From MD Anderson Bioinformatics
Jump to: navigation, search

MuSE

MuSE
Overview
Description Somatic point mutation caller for tumor-normal paired samples in next-generation sequencing data.
Development Information
Language C/C++
Current Version 1.0rc
Platforms Platform independent
License GNU GPL Version 2
Status Active
References
Citations Fan, Y., Xi, L., Hughes, D. S. T., Zhang, J., Zhang, J., Futreal, P. A., Wheeler, D. A., and Wang, W. Accounting for inter-tumor heterogeneity using a sample-specific error model improves sensitivity and specificity in mutation calling for sequencing data. Genome Biology. 2016. 17:178. DOI: 10.1186/s13059-016-1029-6.
Help and Support
Contact Wenyi Wang
Discussion Project Forum



The detection of somatic point mutations is a key component of cancer genomic research, which has been rapidly developing since next-generation sequencing (NGS) technology revealed its potential for describing genetic alterations in cancer. We present MuSE, a novel approach to mutation calling based on the F81 Markov substitution model for molecular evolution [1], which models the evolution of the reference allele to the allelic composition of the matched tumor and normal tissue at each genomic locus. To improve overall accuracy, we further adopt a sample-specific error model to identify cutoffs, reflecting the variation in tumor heterogeneity among samples.

Contents


Download

Source File: https://github.com/danielfan/MuSE

Linux Binary File: MuSEv1.0rc_b MuSEv1.0rc_c

Installation

After downloading the source file, for Unix-like operating systems please type the following commands sequentially in the command line to generate the executable:

unzip MuSEv1.0rc.zip
cd MuSEv1.0rc
make

For Windows, please install Cygwin (http://www.cygwin.com) first, which provides functionality similar to a Linux distribution on Windows. The following procedures are the same as above.

Input Data

MuSE is comprised of two steps, which requires

  • (1) the indexed reference genome FASTA file,
  • (2) the binary sequence alignment/map formatted (BAM) sequence data from the pair of tumor and normal DNA samples, and
  • (3) the dbSNP variant call format (VCF) file that should be bgzip compressed, tabix indexed and based on the same reference genome as (1).
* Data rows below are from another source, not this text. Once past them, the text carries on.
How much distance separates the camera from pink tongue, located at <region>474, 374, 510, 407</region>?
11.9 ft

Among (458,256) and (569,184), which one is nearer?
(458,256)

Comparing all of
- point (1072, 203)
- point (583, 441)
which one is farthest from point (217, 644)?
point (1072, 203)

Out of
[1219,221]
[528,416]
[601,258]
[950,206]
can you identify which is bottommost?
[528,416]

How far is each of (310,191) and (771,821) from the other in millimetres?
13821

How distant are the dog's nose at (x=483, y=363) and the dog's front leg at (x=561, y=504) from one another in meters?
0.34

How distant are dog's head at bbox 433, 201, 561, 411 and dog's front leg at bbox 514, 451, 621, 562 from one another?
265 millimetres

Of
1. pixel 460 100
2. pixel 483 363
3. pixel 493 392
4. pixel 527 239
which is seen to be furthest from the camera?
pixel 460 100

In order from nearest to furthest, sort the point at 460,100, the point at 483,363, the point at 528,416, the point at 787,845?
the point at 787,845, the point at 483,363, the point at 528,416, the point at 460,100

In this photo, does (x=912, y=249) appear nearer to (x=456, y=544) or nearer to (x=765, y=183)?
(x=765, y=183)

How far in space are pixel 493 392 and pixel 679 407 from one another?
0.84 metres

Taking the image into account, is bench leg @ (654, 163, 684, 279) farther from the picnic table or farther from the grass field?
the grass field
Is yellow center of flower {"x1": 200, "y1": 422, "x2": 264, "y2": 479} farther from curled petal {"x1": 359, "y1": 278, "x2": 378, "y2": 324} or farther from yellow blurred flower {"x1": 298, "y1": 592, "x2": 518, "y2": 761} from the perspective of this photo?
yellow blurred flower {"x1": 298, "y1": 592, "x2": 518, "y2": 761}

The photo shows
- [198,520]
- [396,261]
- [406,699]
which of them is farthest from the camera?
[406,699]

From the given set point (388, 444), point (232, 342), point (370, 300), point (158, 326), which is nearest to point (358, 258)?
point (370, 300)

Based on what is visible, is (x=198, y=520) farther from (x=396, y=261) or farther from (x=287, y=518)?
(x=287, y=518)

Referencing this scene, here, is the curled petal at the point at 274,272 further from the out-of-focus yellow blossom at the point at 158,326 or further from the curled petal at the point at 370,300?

The first step, ‘MuSE call’, takes as input (1) and (2). The BAM files require aligning all the sequence reads against the reference genome using the Burrows-Wheeler alignment tool (BWA), with either the backtrack or the maximal exact matches (MEM) algorithm [2]. In addition, the BAM files need to be processed by following the Genome Analysis Toolkit (GATK) Best Practices [3-5] that include marking duplicates, realigning the paired tumor-normal BAMs jointly and recalibrating base quality scores.

To speed up ‘MuSE call’, we recommend splitting the WGS data into small blocks (<50Mb) by using the provided option either ‘-r’ or ‘-l’, and concatenating all the output files by the Linux command CAT.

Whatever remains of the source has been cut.